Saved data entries

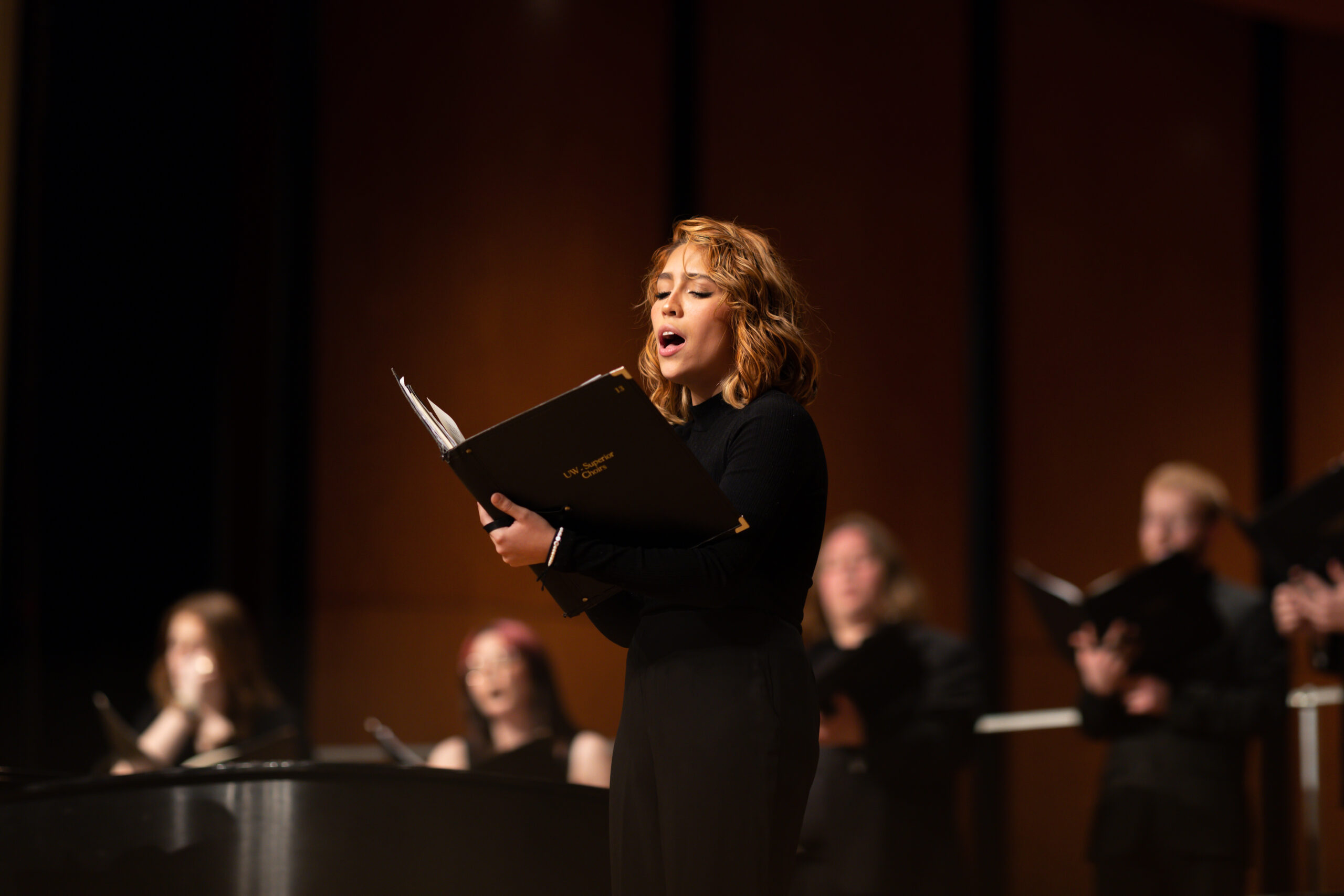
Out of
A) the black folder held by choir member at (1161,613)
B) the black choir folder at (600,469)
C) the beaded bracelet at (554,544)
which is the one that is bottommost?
the black folder held by choir member at (1161,613)

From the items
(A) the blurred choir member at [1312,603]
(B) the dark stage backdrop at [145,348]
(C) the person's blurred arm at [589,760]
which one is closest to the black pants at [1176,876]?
(A) the blurred choir member at [1312,603]

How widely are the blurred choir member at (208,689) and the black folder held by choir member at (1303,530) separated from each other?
2.54 m

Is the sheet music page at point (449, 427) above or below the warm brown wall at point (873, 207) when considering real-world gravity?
below

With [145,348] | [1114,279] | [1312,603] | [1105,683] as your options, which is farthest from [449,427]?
[1114,279]

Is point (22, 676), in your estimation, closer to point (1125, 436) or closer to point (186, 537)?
point (186, 537)

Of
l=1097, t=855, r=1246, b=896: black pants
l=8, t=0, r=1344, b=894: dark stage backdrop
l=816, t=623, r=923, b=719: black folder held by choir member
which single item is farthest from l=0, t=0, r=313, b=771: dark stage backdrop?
l=1097, t=855, r=1246, b=896: black pants

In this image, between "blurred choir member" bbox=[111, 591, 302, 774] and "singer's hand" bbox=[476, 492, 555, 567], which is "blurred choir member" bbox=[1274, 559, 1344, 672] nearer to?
"singer's hand" bbox=[476, 492, 555, 567]

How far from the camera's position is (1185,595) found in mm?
3287

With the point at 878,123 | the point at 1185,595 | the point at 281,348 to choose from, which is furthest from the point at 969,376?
the point at 281,348

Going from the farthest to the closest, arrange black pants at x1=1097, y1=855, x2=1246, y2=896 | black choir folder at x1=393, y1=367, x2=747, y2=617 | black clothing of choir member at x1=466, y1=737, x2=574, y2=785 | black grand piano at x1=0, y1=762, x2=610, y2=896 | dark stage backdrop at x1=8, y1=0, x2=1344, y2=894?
1. dark stage backdrop at x1=8, y1=0, x2=1344, y2=894
2. black pants at x1=1097, y1=855, x2=1246, y2=896
3. black clothing of choir member at x1=466, y1=737, x2=574, y2=785
4. black grand piano at x1=0, y1=762, x2=610, y2=896
5. black choir folder at x1=393, y1=367, x2=747, y2=617

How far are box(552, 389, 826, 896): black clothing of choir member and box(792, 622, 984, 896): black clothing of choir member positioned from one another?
1.43 metres

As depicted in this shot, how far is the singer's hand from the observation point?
1551mm

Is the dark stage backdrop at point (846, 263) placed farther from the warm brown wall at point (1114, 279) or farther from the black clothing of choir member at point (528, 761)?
the black clothing of choir member at point (528, 761)

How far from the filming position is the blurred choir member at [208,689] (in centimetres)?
358
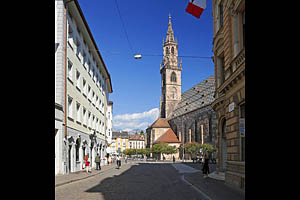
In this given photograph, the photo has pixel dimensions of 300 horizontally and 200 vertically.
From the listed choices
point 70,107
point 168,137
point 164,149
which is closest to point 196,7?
point 70,107

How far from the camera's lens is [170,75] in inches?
4245

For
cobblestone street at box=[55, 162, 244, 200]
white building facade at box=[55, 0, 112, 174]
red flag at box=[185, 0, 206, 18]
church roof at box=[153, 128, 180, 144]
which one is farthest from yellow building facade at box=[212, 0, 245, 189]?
church roof at box=[153, 128, 180, 144]

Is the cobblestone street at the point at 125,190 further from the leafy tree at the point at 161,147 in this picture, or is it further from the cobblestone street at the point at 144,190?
the leafy tree at the point at 161,147

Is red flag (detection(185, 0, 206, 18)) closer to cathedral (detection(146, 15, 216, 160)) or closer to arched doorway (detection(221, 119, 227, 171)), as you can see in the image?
arched doorway (detection(221, 119, 227, 171))

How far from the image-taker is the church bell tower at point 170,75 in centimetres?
10762

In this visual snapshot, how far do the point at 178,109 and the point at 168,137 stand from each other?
11.0 metres

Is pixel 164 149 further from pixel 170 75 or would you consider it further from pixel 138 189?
pixel 138 189

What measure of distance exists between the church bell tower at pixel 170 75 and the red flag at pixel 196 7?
9727cm

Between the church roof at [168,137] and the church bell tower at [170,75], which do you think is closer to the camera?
the church roof at [168,137]

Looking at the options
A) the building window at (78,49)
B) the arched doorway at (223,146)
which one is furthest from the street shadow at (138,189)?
the building window at (78,49)

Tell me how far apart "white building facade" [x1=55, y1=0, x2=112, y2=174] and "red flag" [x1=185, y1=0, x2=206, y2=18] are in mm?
13089

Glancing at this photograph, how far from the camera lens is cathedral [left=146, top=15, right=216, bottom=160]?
8475 centimetres
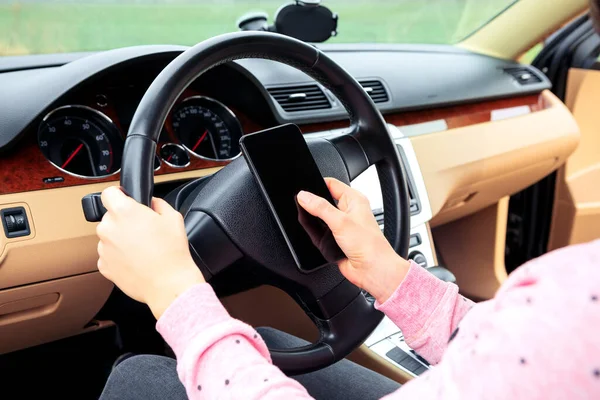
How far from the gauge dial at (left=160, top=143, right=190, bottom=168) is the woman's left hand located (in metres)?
0.49

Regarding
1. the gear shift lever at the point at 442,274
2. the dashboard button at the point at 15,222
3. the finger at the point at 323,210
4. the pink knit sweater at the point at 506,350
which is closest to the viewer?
the pink knit sweater at the point at 506,350

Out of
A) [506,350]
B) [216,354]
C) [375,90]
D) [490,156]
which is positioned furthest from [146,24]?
[506,350]

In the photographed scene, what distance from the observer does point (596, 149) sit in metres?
2.34

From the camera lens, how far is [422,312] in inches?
34.5

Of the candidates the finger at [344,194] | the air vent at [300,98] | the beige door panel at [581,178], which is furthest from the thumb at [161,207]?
the beige door panel at [581,178]

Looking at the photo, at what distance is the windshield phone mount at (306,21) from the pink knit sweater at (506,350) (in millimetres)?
922

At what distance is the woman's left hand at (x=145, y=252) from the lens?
66 cm

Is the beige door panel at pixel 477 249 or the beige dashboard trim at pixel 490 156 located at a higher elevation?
the beige dashboard trim at pixel 490 156

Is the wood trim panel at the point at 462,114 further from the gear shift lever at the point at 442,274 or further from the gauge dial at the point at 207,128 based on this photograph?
the gear shift lever at the point at 442,274

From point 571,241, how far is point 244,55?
1.78 meters

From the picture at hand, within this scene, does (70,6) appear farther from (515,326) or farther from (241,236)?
(515,326)

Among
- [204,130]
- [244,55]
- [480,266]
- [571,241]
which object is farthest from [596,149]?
[244,55]

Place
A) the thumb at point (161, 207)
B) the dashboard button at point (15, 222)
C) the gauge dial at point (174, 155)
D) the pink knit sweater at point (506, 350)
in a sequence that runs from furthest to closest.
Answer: the gauge dial at point (174, 155)
the dashboard button at point (15, 222)
the thumb at point (161, 207)
the pink knit sweater at point (506, 350)

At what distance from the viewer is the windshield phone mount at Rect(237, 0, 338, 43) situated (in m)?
1.42
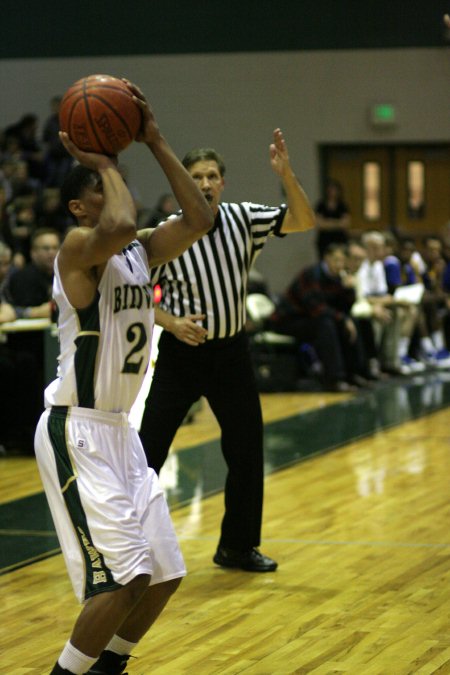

REQUEST: Format the records that run from the line containing "In this visual" through the line containing "8475 centimetres" as a two-column CSV with the headers entry_text and answer. Give one row per record, with each value in a single quoted field and any line breaks replaced by spaces.

EXPECTED OUTPUT:
entry_text,answer
"In this visual snapshot, how far do the point at 178,109 and the point at 168,137 stand from each other?","11.0 metres"
"Is pixel 164 149 further from pixel 170 75 or would you consider it further from pixel 138 189?","pixel 138 189"
"What measure of distance exists between the church bell tower at pixel 170 75 and the red flag at pixel 196 7?","9727cm"
"Between the church roof at [168,137] and the church bell tower at [170,75], which do you think is closer to the camera?","the church roof at [168,137]"
"Looking at the options A) the building window at (78,49) B) the arched doorway at (223,146) which one is furthest from the street shadow at (138,189)?","the building window at (78,49)"
"Tell me how far apart ""white building facade"" [x1=55, y1=0, x2=112, y2=174] and ""red flag"" [x1=185, y1=0, x2=206, y2=18] are in mm?","13089"
"Glancing at this photograph, how far from the camera lens is cathedral [left=146, top=15, right=216, bottom=160]?","8475 centimetres"